Police chief in Georgia 1st in South to apologize for lynching

Police Chief Louis Dekmar (Photo Source: Lagrange Georgia Police Department)
Police Chief Louis Dekmar (Photo source: Lagrange Georgia Police Department)

The legacy of Blacks being lynched is perhaps one of the greatest acts of state-sponsored terrorism in the Deep South. According to the New York Times and other sources, It is estimated that between the years of 1877 and 1950 a minimum of 4,000 lynchings occurred with little to no repercussions to those who were responsible. It is a well-known fact that often local police and sheriff’s departments were complacent in these atrocities. Now, one police chief in Lagrange, Georgia, is doing his part to confront the past crimes in his city.

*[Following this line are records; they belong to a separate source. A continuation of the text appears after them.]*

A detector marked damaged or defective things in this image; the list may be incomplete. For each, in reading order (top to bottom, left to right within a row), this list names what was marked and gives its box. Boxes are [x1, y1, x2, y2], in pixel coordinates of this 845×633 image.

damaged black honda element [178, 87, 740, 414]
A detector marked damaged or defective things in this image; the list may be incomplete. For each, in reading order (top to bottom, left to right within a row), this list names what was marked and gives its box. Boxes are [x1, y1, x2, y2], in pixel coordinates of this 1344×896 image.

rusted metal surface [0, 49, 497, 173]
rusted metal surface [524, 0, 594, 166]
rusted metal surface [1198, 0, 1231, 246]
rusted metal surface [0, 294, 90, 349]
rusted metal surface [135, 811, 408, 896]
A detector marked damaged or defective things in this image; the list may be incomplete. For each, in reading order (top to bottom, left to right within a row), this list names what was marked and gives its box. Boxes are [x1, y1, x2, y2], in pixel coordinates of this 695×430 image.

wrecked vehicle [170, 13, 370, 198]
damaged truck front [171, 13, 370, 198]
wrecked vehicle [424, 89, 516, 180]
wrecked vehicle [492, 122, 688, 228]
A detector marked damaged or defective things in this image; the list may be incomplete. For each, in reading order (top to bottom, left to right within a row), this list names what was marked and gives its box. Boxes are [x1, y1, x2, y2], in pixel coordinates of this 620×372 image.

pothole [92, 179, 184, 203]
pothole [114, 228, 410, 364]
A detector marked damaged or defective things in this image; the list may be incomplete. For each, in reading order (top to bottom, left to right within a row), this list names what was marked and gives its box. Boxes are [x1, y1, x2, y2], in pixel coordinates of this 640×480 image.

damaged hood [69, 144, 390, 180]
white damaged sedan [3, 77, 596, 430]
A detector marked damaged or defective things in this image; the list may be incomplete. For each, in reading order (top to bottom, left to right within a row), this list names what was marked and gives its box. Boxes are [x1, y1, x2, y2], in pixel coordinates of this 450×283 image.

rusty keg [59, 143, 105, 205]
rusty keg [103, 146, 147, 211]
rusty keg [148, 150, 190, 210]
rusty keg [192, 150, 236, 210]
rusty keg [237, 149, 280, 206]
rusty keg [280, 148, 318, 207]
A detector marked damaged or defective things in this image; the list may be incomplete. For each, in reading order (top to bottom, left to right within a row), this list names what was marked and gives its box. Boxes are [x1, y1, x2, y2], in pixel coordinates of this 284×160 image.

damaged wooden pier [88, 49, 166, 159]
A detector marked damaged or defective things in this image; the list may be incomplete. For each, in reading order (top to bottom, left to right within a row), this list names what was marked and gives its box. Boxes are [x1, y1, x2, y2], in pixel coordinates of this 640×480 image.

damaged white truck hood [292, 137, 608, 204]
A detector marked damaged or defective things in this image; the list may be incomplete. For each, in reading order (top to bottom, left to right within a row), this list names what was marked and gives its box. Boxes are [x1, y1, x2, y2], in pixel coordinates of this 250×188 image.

Chief Louis Dekmar spoke to an assembled crowd at Warren Temple United Methodist Church in Lagrange to apologize for the 1940 lynching of Austin Callaway, 18, who was snatched from the Lagrange City Jail by a mob of White men. Callaway was accused of assaulting a White woman on Sept. 7, 1940. He was arrested and taken to the city jail, which at the time was in the basement of what today is city hall. During his brief time in custody, all the police in the city were responding to a fire on the other side of town. A lone guard was set to watch over Callaway when a masked lynch mob arrived and pulled him from his jail cell. Police never responded to the abduction or even have a record of his arrest. Callaway’s body was later found a few miles away from town on a desolate country road. He had been shot multiple times in the head, arms and hands and was found by a motorist bleeding and unconscious. He later died from his injuries.

Now almost 77 years later, Chief Dekmar responded to the inaction of the city’s police force. “This was brutal. It represented injustice, specifically to an individual and impacted a community generally because of the apprehension it created to deal with authorities. … I think an acknowledgment and apology is needed to help us understand how the past forms and impacts the present. It makes it clear what was done was wrong,” Chief Dekmar said.

The community applauded Dekmar’s acknowledgment of the crime and felt it was a good move toward reconciliation of racial issues that have historically plagued the area. At the ceremony, Chief Dekmar stated, “I sincerely regret and denounce the role our police department played in Austin’s lynching both through our action and inaction. It should never have happened.”

During the ceremony, young Georgia blues artist Quon Willis gave a stirring rendition of gospel great Mahalia Jackson’s “How I Got Over.”